+++ Excerpted passage +++

# Tau kx139 supremacy armour



## bitsandkits (Mar 18, 2008)

Not seen this little gem posted anywhere yet, it caught my eye yesterday from the Forgeworld Openday









reminds me of the robotec mk2 monster


----------



## nevynxxx (Dec 27, 2011)

11 guns? Oh my, wouldn't want to be near that when it had a hissy fit!


----------



## Haskanael (Jul 5, 2011)

as many guns as a baneblade, with what, half or even 1/3rd the size?


----------



## neferhet (Oct 24, 2012)

another fucking superduper shootatyou mega armour for tau? well that's new...
reminds me of the deredeo (aka compensator) dreadnought


----------



## Nordicus (May 3, 2013)

neferhet said:


> another fucking superduper shootatyou mega armour for tau? well that's new...


Well they ARE the shooty army after all.


----------



## Haskanael (Jul 5, 2011)

Nordicus said:


> Well they ARE the shooty army after all.


personal opinion here, they need more skimtanks.


----------



## mayegelt (Mar 18, 2014)

That thing is T8, 8 wounds, 2+ 4++, 3 Strength D large blasts, 625 points !!!


----------



## Matcap (Aug 23, 2012)

And apparently about the size of a cerastus knight, but wider. That's a big 'un!


----------



## Old Man78 (Nov 3, 2011)

The giant model arms race continues, as 40k turns slowly into 40k scale epic, marines on 32mm bases next year it will be 5 tac marines on a sinlge base lol


----------



## neferhet (Oct 24, 2012)

Oldman78 said:


> next year it will be 5 tac marines on a sinlge base lol


In 5 years it will be so, totally agree with you


----------



## Archon Grimherald (Apr 10, 2014)

Looks like the tau are suffering from a Napoleon complex. Or its the whole let me see how many guns I can cram into a tiny can


----------



## Old Man78 (Nov 3, 2011)

Big models were once a novelty or fine centre piece to an army, now a must have item for even small games, not a bad thing completely but really taking thinking out of the game, "...grunt bring big shooty thing...grunt..win"


----------



## Xabre (Dec 20, 2006)

+++

◆ Problem to solve
In the thread about the Tau KX139 supremacy armour, how many points does mayegelt say the model costs? The material after this point has no connection to the thread.

+++ Data extract +++

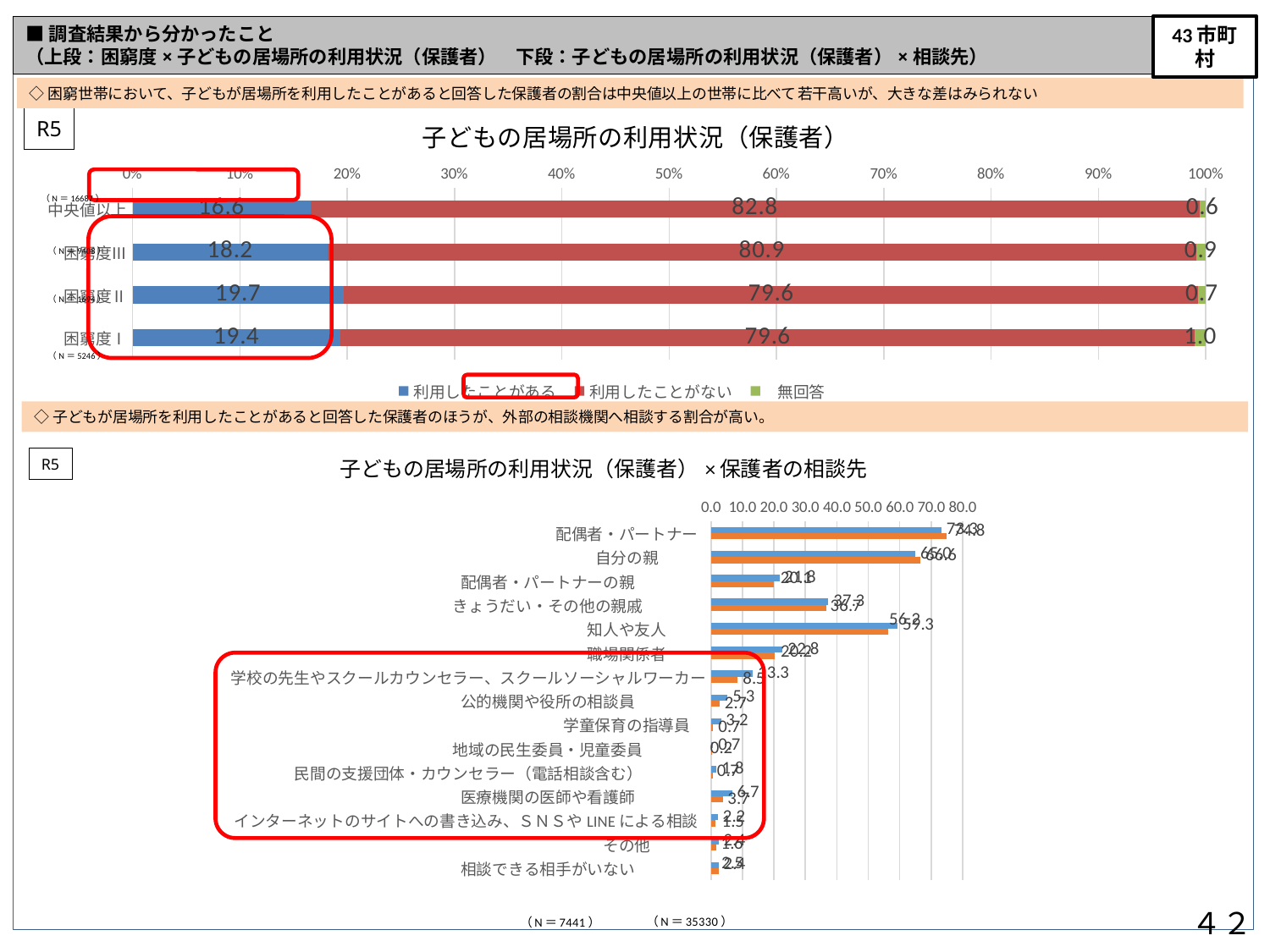
In the top chart 子どもの居場所の利用状況（保護者）, what is the value of 無回答 for 困窮度Ⅰ? 1.0 In the top chart 子どもの居場所の利用状況（保護者）, what is the value of 利用したことがない for 困窮度Ⅱ? 79.6 In the top chart 子どもの居場所の利用状況（保護者）, what is the difference between the 利用したことがある values for 困窮度Ⅱ and 中央値以上? 3.1 What kind of chart is the top chart 子どもの居場所の利用状況（保護者）? Stacked bar chart In the top chart 子どもの居場所の利用状況（保護者）, which category has the highest value for 利用したことがある? 困窮度Ⅱ In the top chart 子どもの居場所の利用状況（保護者）, how many series does the legend list? 3 In the top chart 子どもの居場所の利用状況（保護者）, which has the larger 利用したことがない value, 中央値以上 or 困窮度Ⅲ? 中央値以上 In the bottom chart 子どもの居場所の利用状況（保護者）×保護者の相談先, how many categories are listed? 15 In the top chart 子どもの居場所の利用状況（保護者）, how many categories are shown? 4 In the top chart 子どもの居場所の利用状況（保護者）, which category has the lowest value for 利用したことがある? 中央値以上 In the bottom chart 子どもの居場所の利用状況（保護者）×保護者の相談先, which category has the highest values? 配偶者・パートナー In the top chart 子どもの居場所の利用状況（保護者）, what is the value of 利用したことがある for 中央値以上? 16.6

+++

◆ Answer to this problem
625 points.